In April, I attended the corruption data comparability workshop hosted by CIVICUS and the engine room. We spent a lot of the time discussing how to effectively mashup different corruption related datasets, so I thought I would share a general process that I have found works well for identifying powerful mashups.
I’ve been working on software to help journalists and human rights groups uncover issues like corruption. In particular, I’ve been creating tools that make it easier to rapidly conduct complex analyses that detect specific problems and actionable details. A fair amount of manual analysis is still necessary, but the process below can be a good starting point for analyzing sets of public interest documents.

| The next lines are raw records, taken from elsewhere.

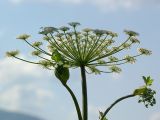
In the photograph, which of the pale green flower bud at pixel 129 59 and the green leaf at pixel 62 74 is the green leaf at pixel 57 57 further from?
the pale green flower bud at pixel 129 59

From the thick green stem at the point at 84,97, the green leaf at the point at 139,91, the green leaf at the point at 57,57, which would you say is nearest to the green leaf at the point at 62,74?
the green leaf at the point at 57,57

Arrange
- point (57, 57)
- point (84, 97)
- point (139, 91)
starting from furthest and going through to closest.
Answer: point (139, 91) < point (84, 97) < point (57, 57)

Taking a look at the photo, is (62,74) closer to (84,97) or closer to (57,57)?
(57,57)

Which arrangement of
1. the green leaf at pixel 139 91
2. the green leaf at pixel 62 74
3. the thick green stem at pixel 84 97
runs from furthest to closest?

1. Make Documents Machine Readable
Combining documents is easiest if they are machine readable. In some cases, this means formatting documents in a JSON, CSV, XML file, or excel spreadsheet or making data accessible via an API, but this is time consuming for totally unstructured text documents. In these cases, it is possible to leverage metadata in the following ways to gain some machine readability.
Extract Entities
Documents include entities like names, locations, and dates. In cases where the people involved, location an event occurred, or date something happened are of particular interest, it is possible to gain most of the necessary details by extracting entities from documents for later comparison with other datasets. It is also possible to extract lists of set terms (to see which terms occur in a document) and terms matching certain patterns.
Extract Headings
Most so-called unstructured documents contain some structure in the form of headings. If these headings use a consistent size or style of font, it is possible to use them as standalone metadata or field names for a structured dataset (where the following paragraphs are the values for that field).
Extract Metadata
When a file is created, the date of creation, user who created the file, program used for creation, and other details are saved. Some webpages also contain metadata fields. These can be extracted and later compared with extracted entities or visualized.
Indexes
Indexes that contain details like the number of times each word occurs in the document can be helpful for general content analysis. They can also be used to determine the similarity of two documents or the most important phrases.

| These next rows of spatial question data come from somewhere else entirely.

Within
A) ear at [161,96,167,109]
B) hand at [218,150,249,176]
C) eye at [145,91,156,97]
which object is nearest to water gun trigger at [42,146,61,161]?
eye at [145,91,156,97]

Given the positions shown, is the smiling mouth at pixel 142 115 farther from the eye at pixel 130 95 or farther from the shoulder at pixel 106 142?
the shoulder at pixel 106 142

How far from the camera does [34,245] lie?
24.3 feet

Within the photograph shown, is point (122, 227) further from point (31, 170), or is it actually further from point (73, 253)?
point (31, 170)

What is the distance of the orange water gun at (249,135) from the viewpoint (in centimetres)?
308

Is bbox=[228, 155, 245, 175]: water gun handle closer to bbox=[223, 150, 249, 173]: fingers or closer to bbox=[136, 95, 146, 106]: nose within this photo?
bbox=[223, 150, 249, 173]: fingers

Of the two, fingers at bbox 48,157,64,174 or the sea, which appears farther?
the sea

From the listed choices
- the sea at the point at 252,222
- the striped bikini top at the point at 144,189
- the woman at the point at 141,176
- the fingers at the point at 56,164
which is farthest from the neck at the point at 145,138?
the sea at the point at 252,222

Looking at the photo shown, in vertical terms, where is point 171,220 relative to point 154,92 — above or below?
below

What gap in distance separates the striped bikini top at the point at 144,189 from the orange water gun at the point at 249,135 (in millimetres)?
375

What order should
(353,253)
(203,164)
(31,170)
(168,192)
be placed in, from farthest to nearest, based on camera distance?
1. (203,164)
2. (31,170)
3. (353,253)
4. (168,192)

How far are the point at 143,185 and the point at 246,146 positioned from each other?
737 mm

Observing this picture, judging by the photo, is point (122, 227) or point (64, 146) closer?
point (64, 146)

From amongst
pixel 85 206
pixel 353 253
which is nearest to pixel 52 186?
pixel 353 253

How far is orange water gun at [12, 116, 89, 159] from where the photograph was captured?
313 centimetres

User-Defined Tags/Metadata
Sometimes people will be focused on information not included in the entities mentioned, metadata, headings, or general content on the document. In these cases, users can manually add some structure by tagging documents. It may also be possible to create structured datasets out of parts of the document highlighted by the user.
2. Find Other Related Datasets
It is easiest to get useful and actionable findings by combining disparate sets of documents or data. These are some examples of common datasets that may be useful. In some cases, it might be necessary to use some of the techniques in step one to make the additional datasets machine readable.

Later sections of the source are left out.